_APPLY WHAT YOU READ:_
**A)** In the comic book previews, who is credited with the writing for Men of War #1?
**B)** Copy out the comic book previews starting at "Justice League International" and ending at "come off stodgy.".

_SOURCE DOCUMENT:_
Justice League International #1
Written by Dan Jurgens, art by Aaron Lopresti & Matt Ryan
I’m intrigued by this Triple-A version of the Justice League. Not being a major DC fan I know Batman and Booster Gold, but I’m not familiar with the cast of Green Lantern Guy Gardner, August General in IRon, Fire, Ice, Vixen, and Rocket Red. Jurgens rarely steers wrong, but Lopresti is sometimes slightly staid for superhero fare, which could make Jurgen’s scripting come off stodgy.
Men of War #1
Written by Ivan Brandon, art by Tom Derenick
Another book on the militarized new “Edge” of DC’s lineup. From the description, it’s about an anonymous soldier who’s left to cleanup after the work of DC’s super-villains. Marvel has done this concept already to great effect in Damage Control, and the promo copy is a total flatline. Will this be a sleeper hit, or just something to doze through?
Written by Dan DiDio & Ken Giffen, art by Ken Giffen & Scott Koblish
O.M.A.C. was comics legend Jack Kirby’s filler concept to run down his DC contract in the mid-70s – the hero an underling of a UN-esque organization, deplayed as a cyborg one-man army against threats around the world. OMAC was later recast as an army of cyborgs in one of DC’s big event comics. Here, a new unwitting participant is made into a cyborg. The success of the book will largely depend on how deftly the writers can weave a revised backstory of OMAC into glossy action. My expectations would be low, but DC co-publisher DiDio wouldn’t take on a pet project if he didn’t have a passion for it. We’ll see.
Written by Paul Cornell, art by Miguel Sepulveda
Here’s a curious thing. Stormwatch was one of the main pillars of Jim Lee’s Wildstorm imprint og Image Comics back in 1993. Warren Ellis elevated its profile with a lauded scripting run, and the concept was later was absorbed into the DC Universe when Lee joined the company. Here it’s launching under “The Edge” branding with DC veteran and Justice League exile Martian Manhunter, and a plot that connection to Action Comics #1. Paul Cornell was outstanding and funny on Marvel’s Captain Britain & MI: 13, but can he match the sci-fi shock of Ellis’s run?

[Spatial grounding data]
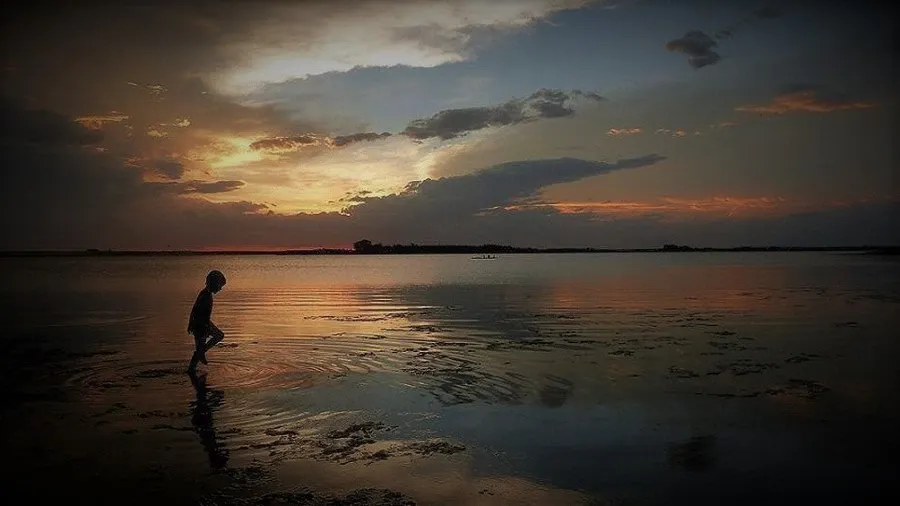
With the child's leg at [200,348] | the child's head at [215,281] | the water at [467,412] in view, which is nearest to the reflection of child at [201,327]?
the child's leg at [200,348]

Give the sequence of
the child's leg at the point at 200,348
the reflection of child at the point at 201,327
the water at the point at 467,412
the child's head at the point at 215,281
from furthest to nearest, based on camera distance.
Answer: the child's leg at the point at 200,348
the reflection of child at the point at 201,327
the child's head at the point at 215,281
the water at the point at 467,412

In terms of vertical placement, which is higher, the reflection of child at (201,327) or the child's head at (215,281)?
the child's head at (215,281)

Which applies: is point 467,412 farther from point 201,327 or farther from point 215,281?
point 201,327

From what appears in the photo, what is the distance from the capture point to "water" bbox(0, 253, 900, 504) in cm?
791

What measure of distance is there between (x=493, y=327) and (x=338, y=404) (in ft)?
43.0

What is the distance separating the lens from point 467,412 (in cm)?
1136

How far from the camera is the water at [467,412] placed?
791 centimetres

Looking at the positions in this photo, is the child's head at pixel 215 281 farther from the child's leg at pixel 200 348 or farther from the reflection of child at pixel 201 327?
the child's leg at pixel 200 348

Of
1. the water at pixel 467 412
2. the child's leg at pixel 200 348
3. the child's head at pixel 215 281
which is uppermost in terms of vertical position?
the child's head at pixel 215 281

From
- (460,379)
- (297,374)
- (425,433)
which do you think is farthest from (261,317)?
(425,433)

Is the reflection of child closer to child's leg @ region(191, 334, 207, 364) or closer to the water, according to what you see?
child's leg @ region(191, 334, 207, 364)

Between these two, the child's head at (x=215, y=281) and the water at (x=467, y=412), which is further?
the child's head at (x=215, y=281)

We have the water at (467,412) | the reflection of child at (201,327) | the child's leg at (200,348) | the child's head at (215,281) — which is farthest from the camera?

_SOLVED PROBLEMS:_
**A)** Ivan Brandon

**B)**
Justice League International #1
Written by Dan Jurgens, art by Aaron Lopresti & Matt Ryan
I’m intrigued by this Triple-A version of the Justice League. Not being a major DC fan I know Batman and Booster Gold, but I’m not familiar with the cast of Green Lantern Guy Gardner, August General in IRon, Fire, Ice, Vixen, and Rocket Red. Jurgens rarely steers wrong, but Lopresti is sometimes slightly staid for superhero fare, which could make Jurgen’s scripting come off stodgy.